Minister of Technology and Communications (Oman)
- In office October 14, 2019 – August 18, 2020

Personal details
- Education: Sultan Qaboos University, Grand Canyon University
- Profession: politician, entrepreneur

= Azza Al Ismaili =

Omani politician

Azza bint Sulaiman bin Saeed Al Ismaili is an Omani politician and entrepreneur who was appointed the position of Minister of Technology and Communications in the Government of the Sultanate of Oman, from October 2019 to August 2020.

== Education ==
Al Ismaili attended Sultan Qaboos University in the Sultanate of Oman where she received her bachelor's degree and then her master's degree in Computer Engineering. She then pursued
to obtain her master's degree in Executive Business Administration from Grand Canyon University.

== Career ==
In 1994, Al Ismaili joined Petroleum Development Oman, where she spent ten years, and held several positions, including the business development engineer and project manager.

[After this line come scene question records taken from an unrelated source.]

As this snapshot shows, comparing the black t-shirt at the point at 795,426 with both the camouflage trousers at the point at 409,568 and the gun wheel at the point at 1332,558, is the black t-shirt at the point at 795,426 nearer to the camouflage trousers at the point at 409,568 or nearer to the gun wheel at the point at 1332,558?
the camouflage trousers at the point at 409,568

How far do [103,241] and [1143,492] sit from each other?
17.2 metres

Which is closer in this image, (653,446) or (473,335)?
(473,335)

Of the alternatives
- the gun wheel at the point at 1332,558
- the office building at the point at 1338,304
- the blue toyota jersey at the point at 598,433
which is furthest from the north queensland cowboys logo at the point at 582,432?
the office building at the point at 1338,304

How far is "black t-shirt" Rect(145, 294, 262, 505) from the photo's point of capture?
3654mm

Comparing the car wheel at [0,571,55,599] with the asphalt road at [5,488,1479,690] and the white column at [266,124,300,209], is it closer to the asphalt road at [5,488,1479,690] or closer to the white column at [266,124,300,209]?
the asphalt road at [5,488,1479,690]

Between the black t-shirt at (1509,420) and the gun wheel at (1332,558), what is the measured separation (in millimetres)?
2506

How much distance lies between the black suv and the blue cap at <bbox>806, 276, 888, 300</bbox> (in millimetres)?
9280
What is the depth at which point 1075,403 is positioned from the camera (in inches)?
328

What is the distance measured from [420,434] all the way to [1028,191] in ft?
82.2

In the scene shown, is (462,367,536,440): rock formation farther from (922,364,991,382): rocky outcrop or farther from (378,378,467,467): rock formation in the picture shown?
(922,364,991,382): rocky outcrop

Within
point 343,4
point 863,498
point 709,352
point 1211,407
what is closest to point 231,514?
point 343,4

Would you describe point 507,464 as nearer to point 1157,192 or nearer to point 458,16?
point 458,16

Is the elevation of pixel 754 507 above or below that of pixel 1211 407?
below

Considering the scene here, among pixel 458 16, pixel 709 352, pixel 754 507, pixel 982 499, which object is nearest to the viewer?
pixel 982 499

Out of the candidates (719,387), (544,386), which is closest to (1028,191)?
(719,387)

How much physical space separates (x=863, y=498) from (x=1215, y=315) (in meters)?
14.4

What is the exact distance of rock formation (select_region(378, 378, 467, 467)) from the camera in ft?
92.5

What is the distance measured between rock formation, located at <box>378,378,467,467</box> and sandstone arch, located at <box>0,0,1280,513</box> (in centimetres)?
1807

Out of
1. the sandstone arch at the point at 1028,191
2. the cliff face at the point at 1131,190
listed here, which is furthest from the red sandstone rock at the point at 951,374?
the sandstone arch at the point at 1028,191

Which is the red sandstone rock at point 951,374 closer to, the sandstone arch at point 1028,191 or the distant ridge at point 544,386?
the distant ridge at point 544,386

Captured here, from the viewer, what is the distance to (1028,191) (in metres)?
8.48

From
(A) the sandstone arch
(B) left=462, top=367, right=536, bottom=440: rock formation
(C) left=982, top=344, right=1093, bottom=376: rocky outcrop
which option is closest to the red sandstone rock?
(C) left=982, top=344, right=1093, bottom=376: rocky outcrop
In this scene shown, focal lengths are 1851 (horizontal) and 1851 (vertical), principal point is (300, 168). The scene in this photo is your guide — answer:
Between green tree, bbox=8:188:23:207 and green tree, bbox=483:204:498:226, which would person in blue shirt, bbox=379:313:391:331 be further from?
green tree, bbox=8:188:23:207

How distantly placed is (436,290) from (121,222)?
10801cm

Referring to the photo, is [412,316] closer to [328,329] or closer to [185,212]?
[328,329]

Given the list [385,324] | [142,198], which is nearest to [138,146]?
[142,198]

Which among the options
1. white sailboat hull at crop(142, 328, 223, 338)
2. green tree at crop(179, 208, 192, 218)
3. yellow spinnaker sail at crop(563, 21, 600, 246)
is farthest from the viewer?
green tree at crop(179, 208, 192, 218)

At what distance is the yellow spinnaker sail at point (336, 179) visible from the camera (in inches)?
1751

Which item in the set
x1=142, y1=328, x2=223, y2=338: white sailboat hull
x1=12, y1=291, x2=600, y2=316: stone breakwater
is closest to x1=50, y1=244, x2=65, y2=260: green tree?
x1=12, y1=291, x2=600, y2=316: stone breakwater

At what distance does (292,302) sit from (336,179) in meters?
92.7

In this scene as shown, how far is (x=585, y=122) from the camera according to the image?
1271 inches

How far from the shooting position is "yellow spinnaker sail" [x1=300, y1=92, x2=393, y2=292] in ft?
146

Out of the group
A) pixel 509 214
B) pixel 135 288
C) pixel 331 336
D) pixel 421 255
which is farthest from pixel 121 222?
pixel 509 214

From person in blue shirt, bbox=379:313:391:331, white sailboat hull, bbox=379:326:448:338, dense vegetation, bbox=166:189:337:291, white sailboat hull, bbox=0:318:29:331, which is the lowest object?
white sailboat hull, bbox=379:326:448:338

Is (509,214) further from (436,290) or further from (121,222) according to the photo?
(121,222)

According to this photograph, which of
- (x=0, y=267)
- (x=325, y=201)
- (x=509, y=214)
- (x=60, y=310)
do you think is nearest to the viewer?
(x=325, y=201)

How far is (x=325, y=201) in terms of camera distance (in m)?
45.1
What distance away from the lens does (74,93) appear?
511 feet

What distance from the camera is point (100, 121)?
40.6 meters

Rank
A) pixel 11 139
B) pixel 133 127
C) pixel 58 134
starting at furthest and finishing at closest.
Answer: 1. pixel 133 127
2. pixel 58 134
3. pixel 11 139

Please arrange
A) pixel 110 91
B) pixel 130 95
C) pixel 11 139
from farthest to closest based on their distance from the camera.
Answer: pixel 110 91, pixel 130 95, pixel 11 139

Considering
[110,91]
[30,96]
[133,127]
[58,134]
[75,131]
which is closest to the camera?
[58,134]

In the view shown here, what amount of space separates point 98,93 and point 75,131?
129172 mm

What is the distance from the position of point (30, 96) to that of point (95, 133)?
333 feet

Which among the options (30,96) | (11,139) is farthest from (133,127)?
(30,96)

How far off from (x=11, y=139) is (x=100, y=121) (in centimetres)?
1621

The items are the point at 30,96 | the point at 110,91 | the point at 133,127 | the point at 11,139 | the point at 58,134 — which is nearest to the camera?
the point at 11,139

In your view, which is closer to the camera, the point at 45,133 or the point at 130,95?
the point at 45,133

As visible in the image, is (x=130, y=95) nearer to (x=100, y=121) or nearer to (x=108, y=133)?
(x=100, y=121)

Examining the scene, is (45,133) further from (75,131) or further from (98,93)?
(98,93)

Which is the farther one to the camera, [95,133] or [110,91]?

She has served as an official for the Telecommunications Regulatory Authority, and as a member of the Advisory Council of the College of Education at Sultan Qaboos University, and participated in the General Education Development Committee in the Sultanate of Oman since 2015. In 2017, Al Ismaili was selected and invited by the government of Oman to join the Oman 2040 Vision Development Group, in the General Secretariat of the Supreme Council for Planning.

In 2019, She was appointed by Sultan Qaboos bin Said pursuant to Royal Decree No. 68/2019 as the first minister of the Ministry of Technology and Communications, which was established in the same year by Royal Decree No. 63/2019, and remained in the position until August 18, 2020.